Complete the following →
(1) Copy out the stretch of the MLK Day article from "On MLK Day, Trump-Lewis" through "D.C.’s, newest museum.".
(2) According to the MLK Day article, at what time did the National Museum of African American History and Culture open that day?
(3) Extend the MLK Day article past its final sentence.

╭─ Document excerpt

On MLK Day, Trump-Lewis throwdown draws varied responses
Protest passes by National Museum of African American History and Culture, but all is calm at King memorial
Visitors began filing into the National Museum of African American History and Culture the moment it opened at 10 a.m. on Martin Luther King Jr. Day. Parents pushed children in strollers, friends readied with mittens and hot coffee walked into the lobby, and those with tickets for later in the morning queued excitedly to wait for a glimpse inside Washington, D.C.’s, newest museum.
But that moment of calm came to an abrupt halt as a group protesting Donald Trump’s election paraded down Constitution Avenue brought with them a cacophony of angry sound. Protesters called him a racist and a rapist, waving fliers in the faces of passers-by. They yelled, often so loudly that their concerns became blurred in a wind tunnel of white noise.

╰─
╭─ Provided data

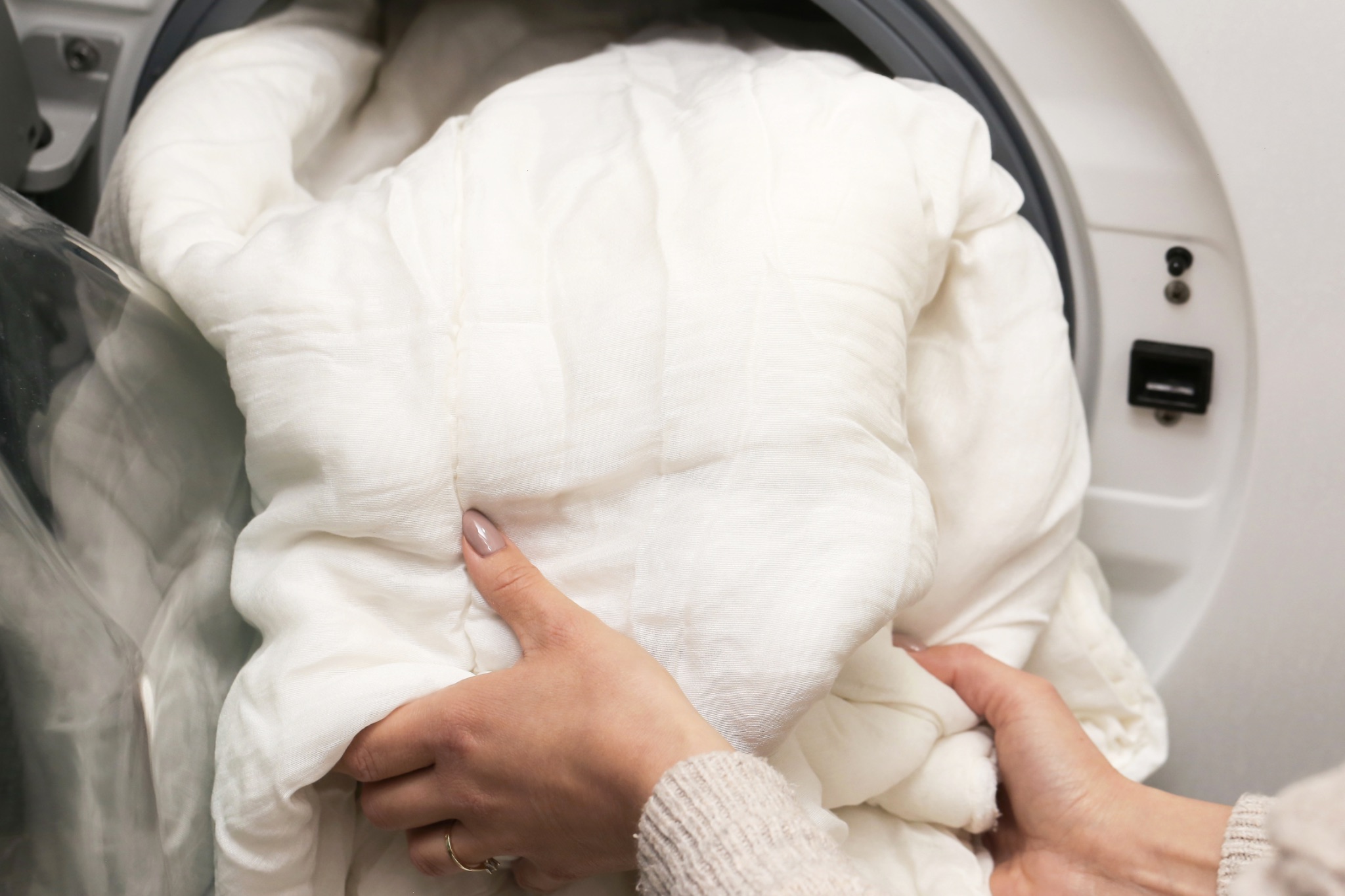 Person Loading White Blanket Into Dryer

╰─
╭─ Provided data

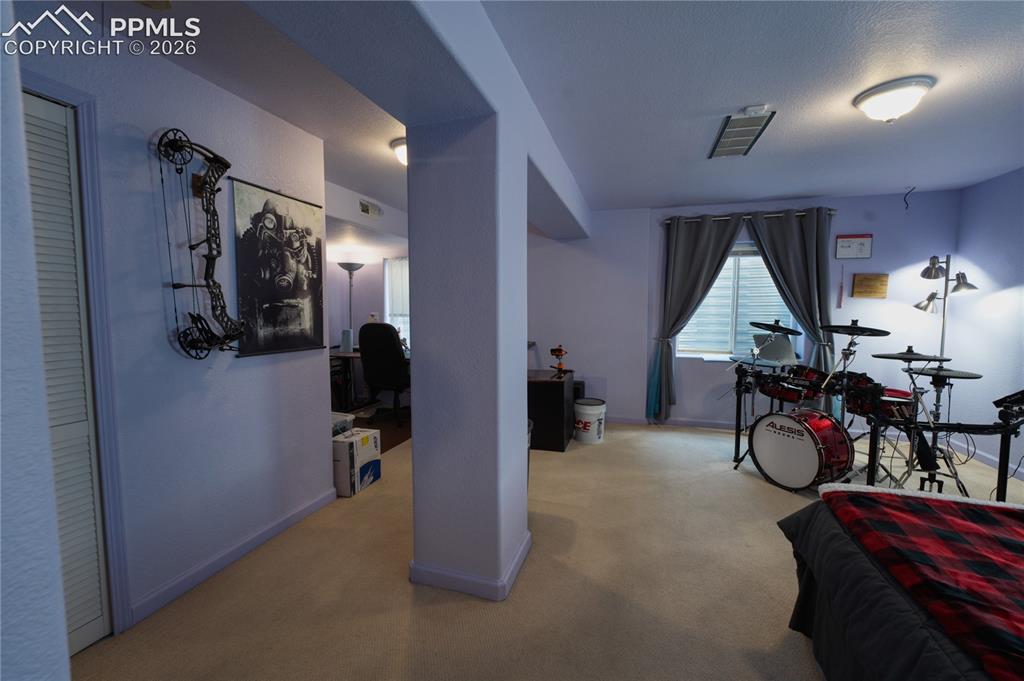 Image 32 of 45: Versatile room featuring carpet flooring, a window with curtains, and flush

╰─

Responses to the tasks →
(1)
On MLK Day, Trump-Lewis throwdown draws varied responses
Protest passes by National Museum of African American History and Culture, but all is calm at King memorial
Visitors began filing into the National Museum of African American History and Culture the moment it opened at 10 a.m. on Martin Luther King Jr. Day. Parents pushed children in strollers, friends readied with mittens and hot coffee walked into the lobby, and those with tickets for later in the morning queued excitedly to wait for a glimpse inside Washington, D.C.’s, newest museum.

(2) 10 a.m.

(3)
The moment was an angry coda to a holiday weekend of barbs between Trump and U.S. Rep. John Lewis (D-Georgia). Lewis, an almost universally admired symbol of the civil rights movement, started it by telling NBC News’ Chuck Todd that he does not believe Trump is a “legitimate” president, and that he would not be attending a president’s inauguration.
Trump retaliated on Twitter on Jan. 14, saying, “Congressman John Lewis should spend more time on fixing and helping his district, which is in horrible shape and falling apart (not to mention crime infested) rather than falsely complaining about the election results. All talk, talk, talk – no action or results. Sad!”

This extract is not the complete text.